İNSANLARIMIZIN GÜZELLİK ANLAYIŞI

Güzellik anlayışı ve tanımı yüzyıllardır tüm toplumlarda değişkenlik
gösteren bir kavram haline büründü. Bu değişkenliklerin gerekçelerini
geçmiş toplumlar ve eski çağların zihniyetleri belirledi. Örneğin; Günümüzde erkeklerin fiziksel olarak güzellik anlayışlarında en baskın olarak önde gördüğü toplumlardan olan soğuk iklimin soluk tenli kadınlarını (Ruslar) ele alalım. Erkeklerde oluşan bu algının sebebi çevresinde sık görülenlere nazaran daha az ve nadir olmaları. Çünkü aynı
etnik gruptan aynı tür fiziksel özelliklere sahip hem cins ve karşı cinslerin
olması çağın gerekçeleriyle farklı bir arayış içerisine yönlendirmelerine
sebep olmuştur. Birkaç çağ öncesine dönecek olursak bu durum tam tersi bir yol izlemiştir. Kökenleri bugünkü Rusya’nın topraklarında kurulan farklı uygarlıklardan olan bu soğuk iklimin soğuk ve güzel kadınları o çağlarda farklılıklarından dolayı hastalıklı bir toplum olarak görülüp güçlü devletler tarafından işgal edildiklerinde sadece köle olarak kullanılmışlardır. Peki çağlar arasında süregelen bu değişimin ana sebebi nedir sizce? Düşünce ve fikir anlayışı…

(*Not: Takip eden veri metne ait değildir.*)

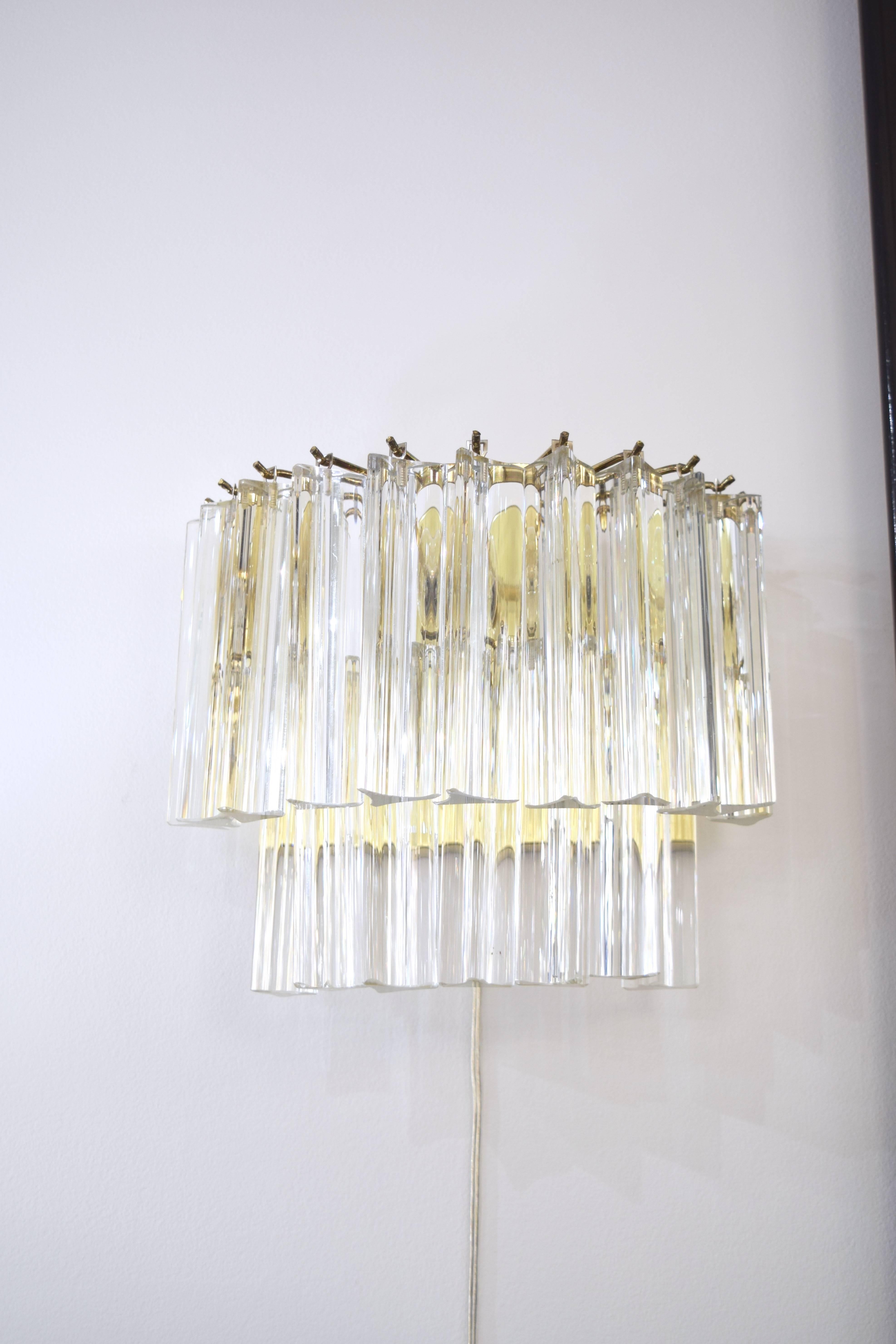 Pair of Italian sconces by Venini with two tiers of hanging glass prisms with a brass frame featuring three sockets.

Geçmiş çağlarda uygarlıkların izlediği politika kalabalık bir nüfus oluşturup daha güçlü olmaktı. Bunun için de sadece kendi toplumunun bireyleri arasında bunları sağlamak daha güvenliydi. Günümüzde ise geçmişe nazaran toplumsal bir anlayıştan ziyade daha çok gelişen kişisel anlayışlar güzellik anlayışını daha da özelleştirmiştir. Teknolojinin bize
getirdikleri ile beraber reklamlarla bize sunulan güzellik anlayışı toplumun
algısını değiştirmekte hâlâ daha büyük rol oynamaktadır. Türk toplumunun güzellik anlayışı da teknolojinin gelişimiyle birlikte sürekli değişkenlik göstererek ilerlemeye devam ediyor. Önceden manevi söylemlerin daha anlamlı olduğu zamanlardan, söylentilerle hareket eden bir toplum haline
dönüşmek güzellik anlayışımızı başkalarına göre belirlememize sebep oldu.
Sırf başkaları yanına yakıştırmayacak diye endişe duyan kadınlardan, fiziksel olarak çok güzel olan kadınlara reddedilme korkusuyla açılmaya korkan erkeklerden ve bir kadın ya da erkek tarafından reddedilince yaftalayan bireyler haline dönüşmek çağımızın en acınılası durumu haline gelmiştir. Güzellik anlayışını bile toplumun değer ve yargılarına göre belirlemek bireyi kendisinden uzaklaştırıp özgüvensiz biri haline getirmeye devam etmektedir.

Peki sizce güzellik nedir? Kusursuz güzellik diye bir kavram var mıdır? İnsan güzelliği nerede aramalıdır? Herhangi bir nesneyi, canlıyı, duyguyu ya da inancı güzel bulabilmek için ne hissettirdiğine bakmalı insan. Her renk kusursuz bir güzelliğe sahiptir ama her insanda farklı duygu yaratır. Huzuru veya huzursuzluğu. Günbatımında gökyüzüne serilen kızıllığı düşünün dünyanın herhangi bir yerinde çimlere uzanmış bu muhteşem manzarayı izleyen bir insanın güzellik anlayışına verebileceği en güzel cevap bu olabilir. Aynı şekilde aynı gün batımında savaşın ortasında bir çocuğu hayal edin. Biraz sonra o kızıllıktan tepesine düşecek bombanın yarattığı huzursuzluğu. İşte tam bu anda fark edebilmeli insan kusursuz güzelliğin nerede olduğunu çünkü o sabit ve değişmez. Sadece onun güzel olup olmadığını yaşanmışlıklar belirler. Kusursuz güzelliğe sahip tek şey ise muhteşem renkleriyle içinde bulunduğumuz doğadır. Bizler bu kusursuz güzelliğin barındırdığı yaşamın içinden tüm canlı ve cansız varlıkları güzel veya çirkin diye ayırmaya devam mı edeceğiz?